You want fear of change? My career won’t exist in a few years. I’ll be out of a job. I’ll be out of a life. Everything I’ve worked for. Everything I see myself as. Ten years. As that convention video reminded me, that’s not a very long time.

The world leaves us all behind. And that’s terrifying.

And yet, I watch Emily grow up and I see the person she’s becoming. Her interests, her opinions, her thoughts and feelings. I laugh when I hear Japanese phrases come out of her: sempai, kawaii, etc. She’s not an anime fan per se as I was, but fans like me paved the way for a lot of today’s youth culture. She’s an amazing human being and I’m constantly stunned at how much like me she is. How did that happen?

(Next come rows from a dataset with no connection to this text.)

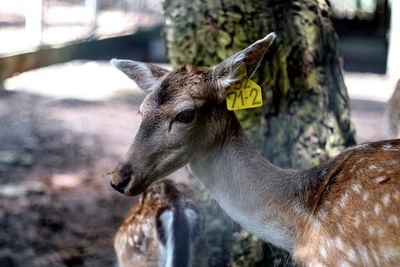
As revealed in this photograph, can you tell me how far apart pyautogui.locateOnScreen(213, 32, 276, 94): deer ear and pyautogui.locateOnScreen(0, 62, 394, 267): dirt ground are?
3.42 feet

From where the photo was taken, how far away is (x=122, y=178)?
153 inches

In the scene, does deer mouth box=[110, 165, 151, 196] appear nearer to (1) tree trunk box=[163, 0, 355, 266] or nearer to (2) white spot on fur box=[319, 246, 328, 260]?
(2) white spot on fur box=[319, 246, 328, 260]

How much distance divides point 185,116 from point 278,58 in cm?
157

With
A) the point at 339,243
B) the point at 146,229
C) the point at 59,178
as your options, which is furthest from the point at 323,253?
the point at 59,178

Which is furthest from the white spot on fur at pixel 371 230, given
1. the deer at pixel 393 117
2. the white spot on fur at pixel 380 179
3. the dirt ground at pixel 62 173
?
the deer at pixel 393 117

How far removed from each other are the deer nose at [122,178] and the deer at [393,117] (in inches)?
137

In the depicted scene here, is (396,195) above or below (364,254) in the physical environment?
above

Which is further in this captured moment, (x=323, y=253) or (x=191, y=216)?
(x=191, y=216)

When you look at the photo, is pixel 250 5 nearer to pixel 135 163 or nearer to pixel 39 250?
pixel 135 163

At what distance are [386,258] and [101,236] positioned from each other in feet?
10.0

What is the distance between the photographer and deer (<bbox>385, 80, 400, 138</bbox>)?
6891 millimetres

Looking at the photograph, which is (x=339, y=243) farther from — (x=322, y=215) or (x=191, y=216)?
(x=191, y=216)

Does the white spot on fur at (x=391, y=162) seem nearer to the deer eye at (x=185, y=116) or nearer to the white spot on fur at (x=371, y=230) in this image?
the white spot on fur at (x=371, y=230)

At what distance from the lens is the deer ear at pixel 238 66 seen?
3.99 meters
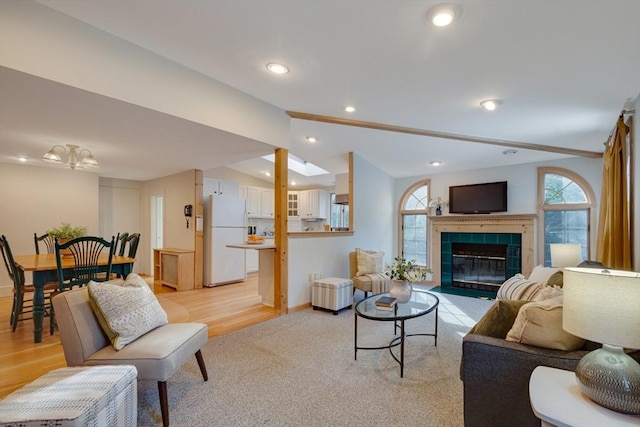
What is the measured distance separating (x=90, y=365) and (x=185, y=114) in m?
2.09

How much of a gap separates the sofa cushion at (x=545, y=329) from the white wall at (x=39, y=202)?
269 inches

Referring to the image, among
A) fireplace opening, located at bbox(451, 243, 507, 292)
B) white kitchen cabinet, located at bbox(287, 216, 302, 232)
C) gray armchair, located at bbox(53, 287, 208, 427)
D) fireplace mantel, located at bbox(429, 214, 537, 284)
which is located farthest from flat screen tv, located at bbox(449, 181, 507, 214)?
gray armchair, located at bbox(53, 287, 208, 427)

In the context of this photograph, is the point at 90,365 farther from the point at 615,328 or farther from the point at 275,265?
the point at 615,328

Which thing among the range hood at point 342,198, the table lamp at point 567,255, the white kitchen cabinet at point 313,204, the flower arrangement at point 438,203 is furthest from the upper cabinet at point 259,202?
the table lamp at point 567,255

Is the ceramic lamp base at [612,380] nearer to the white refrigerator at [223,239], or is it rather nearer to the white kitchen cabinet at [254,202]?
the white refrigerator at [223,239]

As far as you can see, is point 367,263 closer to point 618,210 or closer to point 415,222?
point 415,222

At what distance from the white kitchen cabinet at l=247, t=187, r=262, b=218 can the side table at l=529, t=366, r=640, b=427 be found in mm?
6476

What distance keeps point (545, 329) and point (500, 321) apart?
0.27 meters

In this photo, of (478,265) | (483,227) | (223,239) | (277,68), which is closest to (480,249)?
(478,265)

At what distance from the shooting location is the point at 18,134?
3391mm

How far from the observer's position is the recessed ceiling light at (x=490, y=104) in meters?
3.02

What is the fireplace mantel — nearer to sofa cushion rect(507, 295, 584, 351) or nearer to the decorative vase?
the decorative vase

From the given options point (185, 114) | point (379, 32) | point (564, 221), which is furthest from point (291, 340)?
point (564, 221)

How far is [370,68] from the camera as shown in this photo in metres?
2.61
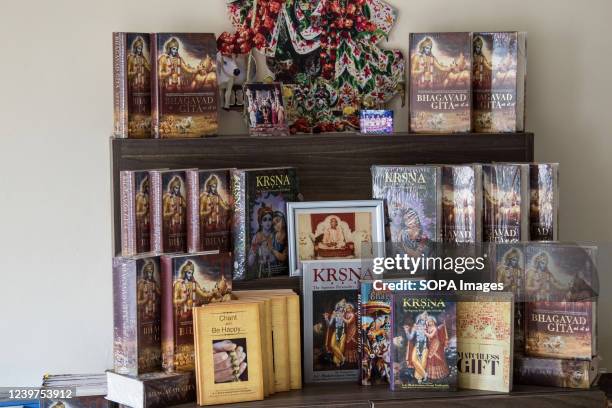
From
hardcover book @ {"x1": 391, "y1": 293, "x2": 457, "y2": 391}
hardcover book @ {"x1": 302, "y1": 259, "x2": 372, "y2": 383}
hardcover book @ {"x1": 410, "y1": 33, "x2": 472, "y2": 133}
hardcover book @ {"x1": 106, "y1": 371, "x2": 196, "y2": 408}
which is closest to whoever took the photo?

In politics, we’re probably overdue for a sea change. Something radical. Something different. Most of us agree things have been broken for a long time and doing nothing or fixing things incrementally isn’t really working. This election’s going to be big. It may be a miracle. It may be a disaster, but it will not be boring.

And in the church, you know maybe it’s not such a bad thing we’re in for such an institutional change. We’re not really supposed to be about buildings and social clubs anyway. We’re about the Gospel and that happens out there.

Change brings with it excitement. Yeah, things aren’t the same as they once were. Life would be dull if they were. I’m not sure I could handle Emily as a perpetual toddler (or a perpetual preteen for that matter.) Our political system is designed with a changing of the guard in mind. And our church was never meant to be stagnant but ever in motion.

Fear and excitement. They often go hand in hand. And the story of the Transfiguration reflects that. The disciples practically wet themselves when God starts talking to them and it’s hard to blame them. But, think about it, God is TALKING to them. They’re having an audience with the Divine. How awesome is that?

So awesome that they try to do what we humans always do: they try to freeze time. Peter’s efforts to memorialize that moment, to enshrine this event, are rather transparent. But he can’t stop the clock from turning any more than we can. Life keeps going, even when we don’t want it to. The future is coming, regardless of whether it brings fear, excitement, or both.

And yet when the moment passes, Jesus remains. Perhaps that is the best lesson we can take from this day. Much changes in our lives, but Jesus remains. Our nation undergoes its upheavals, political, economic, social, you name it, and yet Jesus remains. The institutional church dies, giving birth to whatever it will become for the next generations, and yet Jesus remains. Our families, our very lives, transform from day to day, and yet Jesus remains.

Life, death, and all that goes with it, and yet Jesus remains. It’s been the one constant in our ever changing world. God is still there. God is still at work. No matter what happens to us, for good or ill, he remains steadfast. It’s not always easy to live through chaotic or anxious times like these, but faith calls us to hold fast to what matters. Not buildings or institutions or nations or political parties or ideologies or anything else that shifts and changes with the tides. We hold fast to that which lasts forever: God and his promises. As song I once liked said, “I may not know what the future holds, but I know who holds the future.” Amen.